Jerry Ostroski

No. 60
- Position: Guard

Personal information
- Born: July 12, 1970 (age 55) Collegeville, Pennsylvania, U.S.
- Listed height: 6 ft 3 in (1.91 m)
- Listed weight: 320 lb (145 kg)

Career information
- High school: Owen J. Roberts (Pottstown, Pennsylvania)
- College: Tulsa (1988–1991)
- NFL draft: 1992: 10th round, 271st overall pick

Career history
- Kansas City Chiefs (1992)*; Atlanta Falcons (1993)*; Buffalo Bills (1993–2001);
- * Offseason and/or practice squad member only

Awards and highlights
- First-team All-American (1991); Tulsa Golden Hurricane Jersey No. 55 retired;

Career NFL statistics
- Games played: 106
- Games started: 102
- Fumble recoveries: 6
- Stats at Pro Football Reference

= Jerry Ostroski =

American football player (born 1970)

Gerald Ostroski Jr. (born July 12, 1970) is an American former professional football player who was an offensive lineman for the Buffalo Bills in the National Football League (NFL). He played college football for the Tulsa Golden Hurricane.

==College career==
After a standout high school career at Owen J. Roberts High School, Jerry Ostroski played college football at The University of Tulsa, starting every game as a sophomore, junior, and senior. He was selected first-team All-American in 1991 after leading TU to a 10–2 season and victory in the Freedom Bowl. In 1999, Ostroski was named to Tulsa's All-Century Team. On October 27, 2018, Tulsa retired Ostroski’s No. 55 jersey.

==Professional career==
Ostroski was selected in the tenth round of the 1992 NFL Draft by the Kansas City Chiefs. Ostroski played 106 games (8 years) in the NFL, all with the Bills; he started 102 games at the center, offensive guard, and offensive tackle positions. In his 7th year, 2000, the last of three under head coach Wade Phillips, Ostroski was the starting center in all 16 games. However, in 2001, Ostroski showed his versatility again and moved to right guard.
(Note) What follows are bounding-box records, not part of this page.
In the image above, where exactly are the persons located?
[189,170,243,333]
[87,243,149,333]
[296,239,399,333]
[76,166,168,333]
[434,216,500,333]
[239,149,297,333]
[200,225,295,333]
After recovering from a broken leg in the 2001 preseason, he injured a knee late in the season versus the Atlanta Falcons. Ostroski won the Ed Block Courage Award in 2001.

Due to his knee injury, Ostroski retired on August 27, 2002. At the time of his retirement, he was the longest serving member of the Buffalo Bills. Ostroki's durability and versatility are illustrated by the number of games stated at four different positions: 34 at center, 32 at right guard, 26 at right tackle and 10 at left guard.